A fresh, not-yet-perfected approach to the New Age book.

An affluent, unhappy woman heals her psyche and spirit by finding her purpose in Murgel-Subotic’s debut novel.

Ysabel Meyer lives a life suited for the Real Housewives franchise: Her husband, Christian, is a successful businessman, and she writes for a respected magazine, going to weekly lunches with her girlfriends to discuss their new designer handbags. But she knows that, beneath all the artifice, she’s suffering, going through life “utterly detached” and “wandering aimlessly with no purpose” while dealing with an undiagnosed chronic illness. A fainting spell lands her in the hospital, and her young, precocious son, Elijah, begs her to try a different approach to her endless treatments. A visit to her psychologist, Dr. Ravi, reveals to Ysabel that her malaise is due to a spiritual deficit and a severed connection to the “Divine”; only through internal healing and embracing her spirituality might she find purpose and, by extension, happiness. This sets Ysabel on a new path: She attends cacao ceremonies, meditates, and spends quality time with her family rather than gossiping over salads and concerning herself with black-tie fundraisers and galas. Her latest magazine assignment is covering a new exhibit of Dark Ages and Renaissance artworks, and Ysabel begins to see parallels between the shifting artistic practices and her own desire “to be set free and emerge from the dark, and be reborn into the light.” Soon, she feels her personal changes and spiritual growth begin to reverberate through her relationships with family, friends, and work.
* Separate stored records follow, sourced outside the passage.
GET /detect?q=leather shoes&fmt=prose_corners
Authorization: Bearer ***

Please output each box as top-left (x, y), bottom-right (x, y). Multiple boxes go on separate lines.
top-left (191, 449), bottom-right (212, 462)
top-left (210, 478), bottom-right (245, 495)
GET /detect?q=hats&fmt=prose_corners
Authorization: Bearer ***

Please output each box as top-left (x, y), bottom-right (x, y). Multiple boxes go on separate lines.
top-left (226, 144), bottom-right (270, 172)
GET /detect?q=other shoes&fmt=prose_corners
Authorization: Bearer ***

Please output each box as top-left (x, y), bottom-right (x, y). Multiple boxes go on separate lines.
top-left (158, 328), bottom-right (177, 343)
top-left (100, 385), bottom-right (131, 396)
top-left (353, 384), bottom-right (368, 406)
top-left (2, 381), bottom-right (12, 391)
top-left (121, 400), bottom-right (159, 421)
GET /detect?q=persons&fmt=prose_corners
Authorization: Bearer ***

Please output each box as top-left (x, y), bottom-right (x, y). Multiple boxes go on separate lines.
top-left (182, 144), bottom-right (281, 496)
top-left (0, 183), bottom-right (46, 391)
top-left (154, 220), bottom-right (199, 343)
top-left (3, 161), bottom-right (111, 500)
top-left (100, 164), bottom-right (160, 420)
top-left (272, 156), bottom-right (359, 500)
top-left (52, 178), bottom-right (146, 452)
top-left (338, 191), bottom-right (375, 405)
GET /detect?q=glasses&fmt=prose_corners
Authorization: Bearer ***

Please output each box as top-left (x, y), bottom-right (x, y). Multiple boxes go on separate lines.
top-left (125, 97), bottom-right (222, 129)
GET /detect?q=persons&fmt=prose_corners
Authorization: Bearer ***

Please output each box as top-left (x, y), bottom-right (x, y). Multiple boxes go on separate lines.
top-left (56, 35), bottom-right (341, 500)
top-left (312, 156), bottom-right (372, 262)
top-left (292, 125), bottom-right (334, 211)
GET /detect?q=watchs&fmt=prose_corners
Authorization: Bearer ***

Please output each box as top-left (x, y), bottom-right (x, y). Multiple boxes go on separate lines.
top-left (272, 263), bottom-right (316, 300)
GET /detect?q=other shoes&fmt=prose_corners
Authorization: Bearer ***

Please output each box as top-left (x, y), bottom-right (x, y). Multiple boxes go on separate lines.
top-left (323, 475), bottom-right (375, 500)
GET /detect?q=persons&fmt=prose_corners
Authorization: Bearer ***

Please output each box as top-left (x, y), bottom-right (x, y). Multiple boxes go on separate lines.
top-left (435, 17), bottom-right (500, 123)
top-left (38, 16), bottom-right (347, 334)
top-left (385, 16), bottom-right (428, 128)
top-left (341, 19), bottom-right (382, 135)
The author has not so much written a novel as constructed an allegory around the pillars and teachings of her own Divine awakening and the possibilities that await others who endeavor to look inward. As a result, the characters are essentially vessels for information as they come in and out of Ysabel’s journey when she needs guidance (“ ‘Tell yourself a different story,’ he suggests. ‘I learned on the internet everything in life is energy…so…change your thoughts to change your energy. Positive thoughts equal positive actions and positive actions equal positive feelings! Change your story. It seems simple to me’ ”) and for Divine spiritual teachings, often speaking in pageslong educational monologues. The book is not overly concerned with plot, as much of it explores the evolution of Ysabel’s search for her purpose while demonstrating that this goal can be attainable for readers who find themselves in similar ruts. This framing makes the text seem less intimidating, and perhaps more accessible, than a straightforward self-help or New Age book. There are small moments of tension when Ysabel’s friends and husband doubt the efficacy of her new practices and question her shifts in priorities, which lend the book a sense of realism that works to its benefit. While Ysabel’s internal and external work prove fruitful, the ending feels a bit far-fetched considering Ysabel’s initial ambitions. As a stand-in for the reader, she is easy to empathize with despite her privileged position, though the book does not address the personal and external obstacles that might prevent someone without Ysabel’s resources from achieving the same breakthroughs.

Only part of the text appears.